===== EXCERPT =====
Monday, December 14, 2020

Wanted: An Honest Debate about the Death Penalty

By David Harsanyi

Monday, December 14, 2020

 

When Mike Dukakis was asked by CNN’s blunt Bernard Shaw during the 1988 presidential debates whether he would support the death penalty if his wife, Kitty, had been raped and murdered, the Massachusetts governor famously responded, “No, I don’t, Bernard, and I think you know that I’ve opposed the death penalty during all of my life. I don’t see any evidence that it’s a deterrent and I think there are better and more effective ways to deal with violent crime.”

 

Given the kind of coddling Democrats receive from the press these days, Shaw’s question sounds especially jarring. But Dukakis’s automaton-like response to a query about the theoretical slaying of his dear wife did not go over well with the American public at the time. The candidate did not seem to genuinely grapple with the complex moral implications of murder and punishment.

 

Like Dukakis, I oppose the death penalty as a matter of policy (other than for extraordinary cases of domestic terrorism, such as Timothy McVeigh) for several reasons relating to state power and the effectiveness of the practice. That’s my rational side. But viscerally speaking, I have yet to encounter a death sentence in America in my lifetime that I didn’t think was well-earned. That’s despite the dishonesty that usually defines the coverage of these cases.

 

This summer, the federal government began putting people to death for the first time in 17 years. “Trump administration executes Brandon Bernard, plans four more executions before Biden takes office,” said a Washington Post headline last week. While that is technically true, it wasn’t Trump who convicted these men of murder; it was a jury of their peers. It wasn’t Trump who upheld their convictions after numerous appeals; it was the judicial system. It wasn’t Trump who found the death penalty constitutional; here, it was the Supreme Court that reaffirmed the Federal Death Penalty Act of 1994 requires executions to be carried out “in the manner prescribed by the law of the state in which the sentence is imposed.” It wasn’t Trump who sponsored that law in 1994; it was Joe Biden.

 

Reporters nearly always glide past the horrifying specifics of these murders, spending inordinate amounts of space presenting the case of anti–death penalty advocates, who themselves often dishonestly paint these men as victims. A curious person will almost always have to ferret out all the ghastly details. This isn’t an accident.
=====
TASK REQUIREMENTS
1) According to the death penalty article, who sponsored the federal death penalty law in 1994?
2) Using the death penalty article, explain why Dukakis's answer about his wife was poorly received by the public.
3) Duplicate a passage from the death penalty article word for word. Begin at the words "Like Dukakis, I" and stop after "of these cases.".
The listing after this point has no connection to the death penalty article.
===== DATA SEGMENT =====
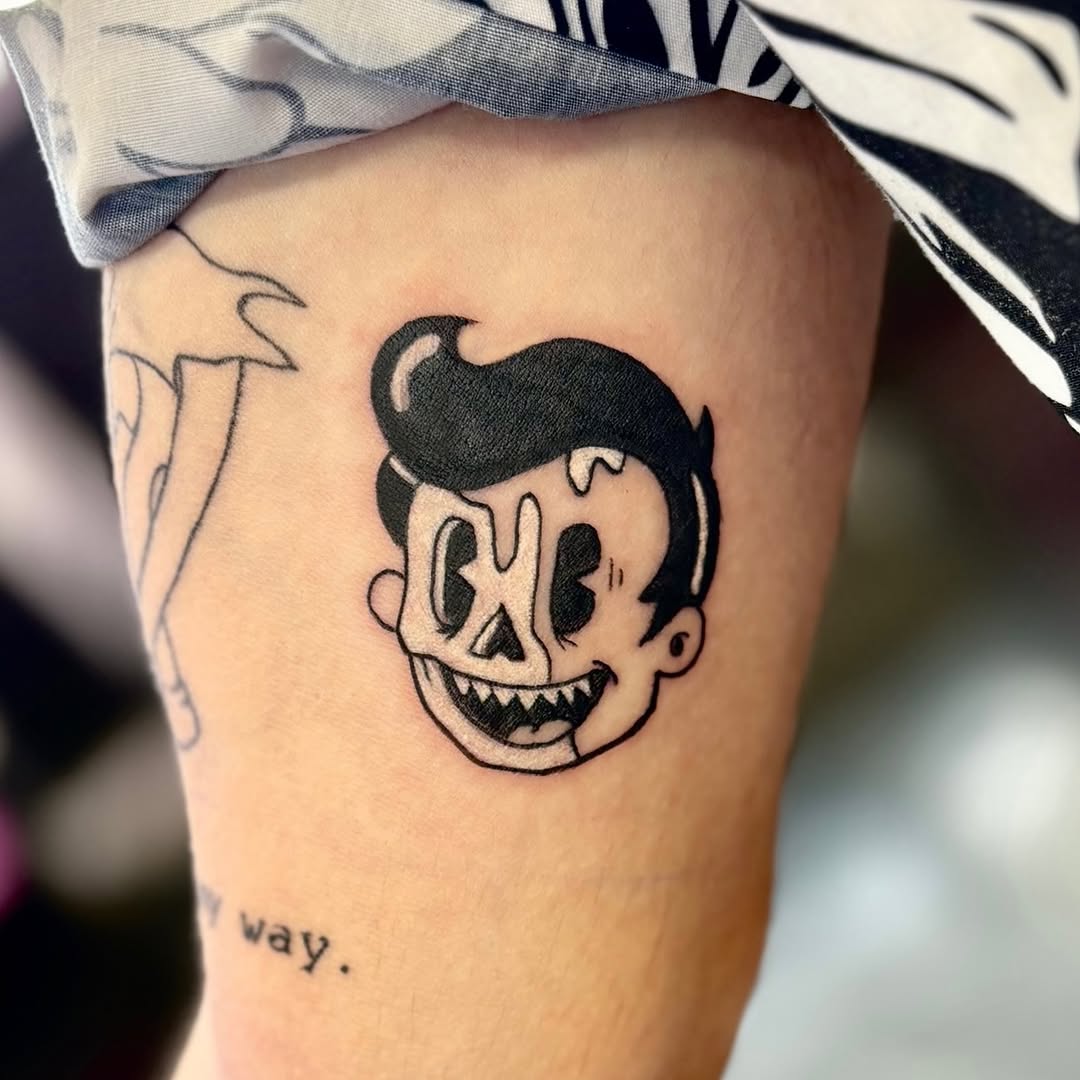 Cartoon character head ignorant tattoo on the forearm by Sally Darling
=====
RESPONSE LIST
1) Joe Biden sponsored it.

2) His answer was automaton-like even though the question was about the hypothetical killing of his own wife. He did not seem to genuinely grapple with the complex moral implications of murder and punishment.

3)
Like Dukakis, I oppose the death penalty as a matter of policy (other than for extraordinary cases of domestic terrorism, such as Timothy McVeigh) for several reasons relating to state power and the effectiveness of the practice. That’s my rational side. But viscerally speaking, I have yet to encounter a death sentence in America in my lifetime that I didn’t think was well-earned. That’s despite the dishonesty that usually defines the coverage of these cases.